> **INPUT FOR THIS TASK**
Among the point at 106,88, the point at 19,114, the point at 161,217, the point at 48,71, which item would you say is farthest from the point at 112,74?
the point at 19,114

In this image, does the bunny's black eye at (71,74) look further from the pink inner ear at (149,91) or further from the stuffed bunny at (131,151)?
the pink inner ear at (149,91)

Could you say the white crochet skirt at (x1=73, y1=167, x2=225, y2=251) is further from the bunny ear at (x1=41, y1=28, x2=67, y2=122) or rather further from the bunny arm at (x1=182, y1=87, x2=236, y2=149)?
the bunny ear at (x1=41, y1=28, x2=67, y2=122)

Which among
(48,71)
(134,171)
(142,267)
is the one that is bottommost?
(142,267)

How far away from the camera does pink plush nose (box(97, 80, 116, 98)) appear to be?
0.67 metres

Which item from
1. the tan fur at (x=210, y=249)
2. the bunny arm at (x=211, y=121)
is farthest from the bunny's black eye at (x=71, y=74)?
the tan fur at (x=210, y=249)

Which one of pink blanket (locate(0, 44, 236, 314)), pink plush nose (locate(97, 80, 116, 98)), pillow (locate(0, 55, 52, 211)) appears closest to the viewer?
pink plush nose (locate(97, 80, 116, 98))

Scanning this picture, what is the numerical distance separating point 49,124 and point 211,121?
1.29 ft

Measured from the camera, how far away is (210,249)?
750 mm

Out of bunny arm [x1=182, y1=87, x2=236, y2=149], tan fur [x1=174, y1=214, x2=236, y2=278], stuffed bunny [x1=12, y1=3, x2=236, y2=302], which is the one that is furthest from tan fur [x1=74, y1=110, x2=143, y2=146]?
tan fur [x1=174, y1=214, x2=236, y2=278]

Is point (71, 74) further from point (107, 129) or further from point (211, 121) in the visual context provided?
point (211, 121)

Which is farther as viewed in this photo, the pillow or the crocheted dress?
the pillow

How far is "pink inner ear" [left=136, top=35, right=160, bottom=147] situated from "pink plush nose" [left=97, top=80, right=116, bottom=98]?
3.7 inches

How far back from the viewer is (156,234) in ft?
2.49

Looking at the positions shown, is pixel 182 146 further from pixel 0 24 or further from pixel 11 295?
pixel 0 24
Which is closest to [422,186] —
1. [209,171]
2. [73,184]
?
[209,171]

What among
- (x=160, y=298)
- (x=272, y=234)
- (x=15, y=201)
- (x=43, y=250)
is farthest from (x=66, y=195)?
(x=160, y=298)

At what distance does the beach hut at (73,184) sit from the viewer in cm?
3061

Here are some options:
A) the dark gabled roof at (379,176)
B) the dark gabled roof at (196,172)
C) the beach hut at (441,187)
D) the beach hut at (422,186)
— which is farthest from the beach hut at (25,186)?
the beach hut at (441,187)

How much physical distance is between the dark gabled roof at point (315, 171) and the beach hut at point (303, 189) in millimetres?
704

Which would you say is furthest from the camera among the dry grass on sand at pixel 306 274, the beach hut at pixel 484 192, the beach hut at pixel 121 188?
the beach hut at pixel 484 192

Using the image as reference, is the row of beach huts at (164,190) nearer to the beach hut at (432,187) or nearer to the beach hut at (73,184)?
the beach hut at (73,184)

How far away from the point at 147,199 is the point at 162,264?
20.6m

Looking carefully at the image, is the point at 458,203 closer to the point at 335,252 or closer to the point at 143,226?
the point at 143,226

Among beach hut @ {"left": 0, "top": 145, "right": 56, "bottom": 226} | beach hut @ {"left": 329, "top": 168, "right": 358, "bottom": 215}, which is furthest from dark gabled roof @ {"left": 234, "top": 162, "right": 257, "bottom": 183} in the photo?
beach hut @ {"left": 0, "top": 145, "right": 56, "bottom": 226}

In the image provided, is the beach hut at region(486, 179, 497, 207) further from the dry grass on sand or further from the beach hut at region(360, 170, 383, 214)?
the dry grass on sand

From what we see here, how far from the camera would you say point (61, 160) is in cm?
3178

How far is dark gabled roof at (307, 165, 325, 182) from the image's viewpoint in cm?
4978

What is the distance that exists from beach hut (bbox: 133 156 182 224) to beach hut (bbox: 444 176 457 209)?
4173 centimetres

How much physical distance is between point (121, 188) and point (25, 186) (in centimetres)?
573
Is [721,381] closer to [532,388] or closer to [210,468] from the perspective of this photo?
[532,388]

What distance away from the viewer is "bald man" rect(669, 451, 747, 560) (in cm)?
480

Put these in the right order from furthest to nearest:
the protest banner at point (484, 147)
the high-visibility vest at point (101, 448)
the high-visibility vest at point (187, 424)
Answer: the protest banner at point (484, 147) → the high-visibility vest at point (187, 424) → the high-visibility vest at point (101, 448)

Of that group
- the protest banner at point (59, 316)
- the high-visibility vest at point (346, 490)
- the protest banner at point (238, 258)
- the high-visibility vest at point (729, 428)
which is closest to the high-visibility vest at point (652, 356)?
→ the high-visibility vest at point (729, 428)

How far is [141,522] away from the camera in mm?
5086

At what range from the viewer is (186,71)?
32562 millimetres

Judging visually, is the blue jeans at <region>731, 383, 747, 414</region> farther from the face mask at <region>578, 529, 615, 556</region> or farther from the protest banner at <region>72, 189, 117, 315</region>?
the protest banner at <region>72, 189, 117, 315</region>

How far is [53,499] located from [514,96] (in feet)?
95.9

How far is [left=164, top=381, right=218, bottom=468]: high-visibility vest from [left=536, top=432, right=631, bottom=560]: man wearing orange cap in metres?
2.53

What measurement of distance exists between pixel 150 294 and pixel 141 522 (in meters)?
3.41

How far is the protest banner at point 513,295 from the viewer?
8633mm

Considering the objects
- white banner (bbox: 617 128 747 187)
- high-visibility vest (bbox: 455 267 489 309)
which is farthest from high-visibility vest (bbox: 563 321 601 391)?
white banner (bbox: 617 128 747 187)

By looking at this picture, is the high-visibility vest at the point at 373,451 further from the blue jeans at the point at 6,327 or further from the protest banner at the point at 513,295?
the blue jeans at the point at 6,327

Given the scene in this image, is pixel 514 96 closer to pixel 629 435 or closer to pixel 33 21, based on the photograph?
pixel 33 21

> **EXERCISE AIM**
Give back all of the entries above word for word, with no changes.

> **WRITTEN ANSWER**
Among the point at 106,88, the point at 19,114, the point at 161,217, the point at 48,71, which item would you say is farthest from the point at 112,74?
the point at 19,114

In this image, does the bunny's black eye at (71,74) look further from the pink inner ear at (149,91) or further from the stuffed bunny at (131,151)?
the pink inner ear at (149,91)

Could you say the white crochet skirt at (x1=73, y1=167, x2=225, y2=251) is further from the bunny ear at (x1=41, y1=28, x2=67, y2=122) or rather further from the bunny arm at (x1=182, y1=87, x2=236, y2=149)?
the bunny ear at (x1=41, y1=28, x2=67, y2=122)

Which among
(48,71)
(134,171)
(142,267)
is the one that is bottommost?
(142,267)

How far away from the camera does pink plush nose (box(97, 80, 116, 98)) appear to be?
0.67 metres

Which item from
1. the tan fur at (x=210, y=249)
2. the bunny arm at (x=211, y=121)
is farthest from the bunny's black eye at (x=71, y=74)?
the tan fur at (x=210, y=249)

Which one of pink blanket (locate(0, 44, 236, 314)), pink plush nose (locate(97, 80, 116, 98)), pillow (locate(0, 55, 52, 211)) appears closest to the viewer?
pink plush nose (locate(97, 80, 116, 98))

Scanning this picture, what is the numerical distance separating point 49,124 and point 211,121?
1.29 ft

Measured from the camera, how far away is (210,249)?
750 mm

Out of bunny arm [x1=182, y1=87, x2=236, y2=149], tan fur [x1=174, y1=214, x2=236, y2=278], stuffed bunny [x1=12, y1=3, x2=236, y2=302], which is the one that is furthest from tan fur [x1=74, y1=110, x2=143, y2=146]?
tan fur [x1=174, y1=214, x2=236, y2=278]

Is point (71, 74) further from point (107, 129) or further from point (211, 121) in the visual context provided?
point (211, 121)

Which is farther as viewed in this photo, the pillow or the crocheted dress?
the pillow

How far is "pink inner ear" [left=136, top=35, right=160, bottom=147] situated from "pink plush nose" [left=97, top=80, right=116, bottom=98]?
3.7 inches

How far back from the viewer is (156,234) in ft?
2.49

Looking at the positions shown, is pixel 182 146 further from pixel 0 24 or further from pixel 11 295?
pixel 0 24
Which is closest to [422,186] —
1. [209,171]
2. [73,184]
?
[209,171]

What among
- (x=160, y=298)
- (x=272, y=234)
- (x=15, y=201)
- (x=43, y=250)
is farthest from (x=66, y=195)?
(x=160, y=298)

At what distance does the beach hut at (73,184) sit from the viewer in cm?
3061

Here are some options:
A) the dark gabled roof at (379,176)
B) the dark gabled roof at (196,172)
C) the beach hut at (441,187)
D) the beach hut at (422,186)
— which is farthest from the beach hut at (25,186)?
the beach hut at (441,187)

How much physical distance is between the dark gabled roof at point (315, 171) and the beach hut at point (303, 189) in millimetres?
704

Which would you say is furthest from the camera among the dry grass on sand at pixel 306 274, the beach hut at pixel 484 192, the beach hut at pixel 121 188?
the beach hut at pixel 484 192

Using the image as reference, is the row of beach huts at (164,190) nearer to the beach hut at (432,187) or nearer to the beach hut at (73,184)?
the beach hut at (73,184)

How far away from the point at 147,199 is the point at 162,264?
20.6m

Looking carefully at the image, is the point at 458,203 closer to the point at 335,252 or closer to the point at 143,226?
the point at 143,226

Among beach hut @ {"left": 0, "top": 145, "right": 56, "bottom": 226} | beach hut @ {"left": 329, "top": 168, "right": 358, "bottom": 215}, which is furthest from dark gabled roof @ {"left": 234, "top": 162, "right": 257, "bottom": 183} in the photo?
beach hut @ {"left": 0, "top": 145, "right": 56, "bottom": 226}

In the image provided, is the beach hut at region(486, 179, 497, 207) further from the dry grass on sand or further from the beach hut at region(360, 170, 383, 214)?
the dry grass on sand

From what we see here, how far from the camera would you say point (61, 160) is in cm?
3178

How far is dark gabled roof at (307, 165, 325, 182) from the image's viewpoint in cm?
4978

What is the distance that exists from beach hut (bbox: 133 156 182 224) to beach hut (bbox: 444 176 457 209)?
4173 centimetres

How much physical distance is between point (121, 188) and point (25, 186) (in centimetres)?
573
Is [721,381] closer to [532,388] or closer to [210,468] from the perspective of this photo?
[532,388]

What distance away from the viewer is "bald man" rect(669, 451, 747, 560) (in cm)?
480

Put these in the right order from furthest to nearest:
the protest banner at point (484, 147)
the high-visibility vest at point (101, 448)
the high-visibility vest at point (187, 424)
Answer: the protest banner at point (484, 147) → the high-visibility vest at point (187, 424) → the high-visibility vest at point (101, 448)

Of that group
- the protest banner at point (59, 316)
- the high-visibility vest at point (346, 490)
- the protest banner at point (238, 258)
- the high-visibility vest at point (729, 428)
which is closest to the high-visibility vest at point (652, 356)?
→ the high-visibility vest at point (729, 428)

How far is [141,522] away from the camera in mm?
5086

At what range from the viewer is (186,71)?
32562 millimetres

Judging visually, is the blue jeans at <region>731, 383, 747, 414</region> farther from the face mask at <region>578, 529, 615, 556</region> or farther from the protest banner at <region>72, 189, 117, 315</region>?
the protest banner at <region>72, 189, 117, 315</region>

How far is [53,499] located from [514,96] (in feet)?
95.9

How far is [left=164, top=381, right=218, bottom=468]: high-visibility vest from [left=536, top=432, right=631, bottom=560]: man wearing orange cap in metres?
2.53

What measurement of distance exists between pixel 150 294 and pixel 141 522 (in meters)?
3.41

How far is the protest banner at point 513,295 from the viewer?
8633mm

Considering the objects
- white banner (bbox: 617 128 747 187)
- high-visibility vest (bbox: 455 267 489 309)
which is farthest from high-visibility vest (bbox: 563 321 601 391)?
white banner (bbox: 617 128 747 187)

By looking at this picture, is the high-visibility vest at the point at 373,451 further from the blue jeans at the point at 6,327 or further from the protest banner at the point at 513,295?
the blue jeans at the point at 6,327

Given the scene in this image, is pixel 514 96 closer to pixel 629 435 or closer to pixel 33 21, based on the photograph?
pixel 33 21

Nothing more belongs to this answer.